I choose messy relationships over Church Clarity.

And I choose messy relationships over the Nashville Statement (as I’ve said here and here, and David Fitch and I discussed on our podcast).

In fact, as I process the launch of Church Clarity I see 5 ways that Church Clarity is just the inversion of the Nashville Statement, albeit as a loving militancy.

What is Church Clarity?

You can read a supportive or critical summaries.  But roughly, Church Clarity believes (from their site)

“that churches have a responsibility to be clear about their policies on their primary websites [about being affirming or not of LGBTQ]. Following a simple, yet consistent method, our crowdsourcers submit churches to be scored on how clearly their website communicates their actively enforced policies. Once the information is verified by Church Clarity, it is published to our database. We believe that ambiguity is harmful and clarity is reasonable.” (emphasis added)

Their desire is to minimize confusion by maximizing clarity.  All of which—on the one hand—seems reasonable enought.

But let us think about the implication of a website like Church Clarity evaluating websites of local churches and posting the results. All of this is so abstract and disconnected—so far from the lived realities of local church life.

For this reason, beyond all their differences, Church Clarity is just like the Nashville Statement—but in an inverted way.

5 Ways Church Clarity is Just like the Nashville Statement

1) Truth and Love Dichotomy

On the one hand, the Nashville Statement pushed the agenda of truth without much regard for love or mercy.  This was the complaint for many people I know.

Church Clarity, however, is pushing hard for love without regard for truth—except expressing the “truth” of being either affirming or non-affirming.

Church Clarity explicitly says it doesn’t care about matters of doctrine, only of policy.  This is a typical progressive-liberal bifurcation of how love and truth need to work together.

Those of us upset with the “need to stand for the truth” posture coming from the Nashville State are likewise uncomfortable with the militancy—yes, militancy—of the Church Clarity site.  Church Clarity positions itself on the side of love, but a love reduced to one issue, an issue reduced to whether or not it is posted clearly on the church website.

2) Push Toward Statements—Away From Relationships.

Both the Nashville Statement and Church Clarity lead us away from relationships. They prefer to substitute relationships for statements.  The Nashville Statement says this explicitly, that we should separate from church that don’t sign.  But Church Clarity also says this implicitly.

-- Tasks to perform --
1. In the post on Church Clarity, restate the paragraph beginning "that churches have a responsibility" as a short list of its main points.
2. In the post on Church Clarity, swap "agenda" for "cause" and give the part from "But let us think" to "affirming or non-affirming." again.

Spatial question records

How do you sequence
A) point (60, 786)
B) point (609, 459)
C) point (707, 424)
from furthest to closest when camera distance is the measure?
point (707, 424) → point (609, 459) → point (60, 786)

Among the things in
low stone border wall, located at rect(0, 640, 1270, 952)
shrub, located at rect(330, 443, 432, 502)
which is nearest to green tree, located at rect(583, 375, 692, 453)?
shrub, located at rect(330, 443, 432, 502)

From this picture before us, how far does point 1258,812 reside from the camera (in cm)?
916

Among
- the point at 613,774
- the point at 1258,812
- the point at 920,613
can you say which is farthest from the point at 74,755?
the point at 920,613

---

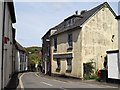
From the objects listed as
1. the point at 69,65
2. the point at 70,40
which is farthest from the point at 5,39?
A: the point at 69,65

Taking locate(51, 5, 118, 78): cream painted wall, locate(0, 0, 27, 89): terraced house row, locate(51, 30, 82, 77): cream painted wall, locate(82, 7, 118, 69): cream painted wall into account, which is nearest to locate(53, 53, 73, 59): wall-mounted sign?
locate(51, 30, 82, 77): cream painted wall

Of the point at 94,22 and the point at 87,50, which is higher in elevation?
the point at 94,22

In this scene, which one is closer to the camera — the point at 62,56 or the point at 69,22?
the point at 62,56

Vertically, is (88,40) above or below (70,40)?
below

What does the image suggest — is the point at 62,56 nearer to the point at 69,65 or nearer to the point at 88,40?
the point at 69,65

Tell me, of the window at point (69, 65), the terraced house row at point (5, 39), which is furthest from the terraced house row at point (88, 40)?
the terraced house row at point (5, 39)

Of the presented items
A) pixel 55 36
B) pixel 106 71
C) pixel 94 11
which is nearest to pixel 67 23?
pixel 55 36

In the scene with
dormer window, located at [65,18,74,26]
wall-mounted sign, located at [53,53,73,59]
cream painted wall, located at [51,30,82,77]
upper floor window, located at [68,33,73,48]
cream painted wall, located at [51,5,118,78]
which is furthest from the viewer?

-- Answers for this exercise --
1.
- Churches should state their policies on their main websites clearly, specifically whether or not they are affirming of LGBTQ people.
- Using a simple, consistent method, crowdsourcers submit churches to be scored on how clearly their websites communicate their actively enforced policies.
- Church Clarity verifies the information and then publishes it to its database.
- Church Clarity believes ambiguity is harmful and clarity is reasonable.

2.
But let us think about the implication of a website like Church Clarity evaluating websites of local churches and posting the results. All of this is so abstract and disconnected—so far from the lived realities of local church life.

For this reason, beyond all their differences, Church Clarity is just like the Nashville Statement—but in an inverted way.

5 Ways Church Clarity is Just like the Nashville Statement

1) Truth and Love Dichotomy

On the one hand, the Nashville Statement pushed the cause of truth without much regard for love or mercy.  This was the complaint for many people I know.

Church Clarity, however, is pushing hard for love without regard for truth—except expressing the “truth” of being either affirming or non-affirming.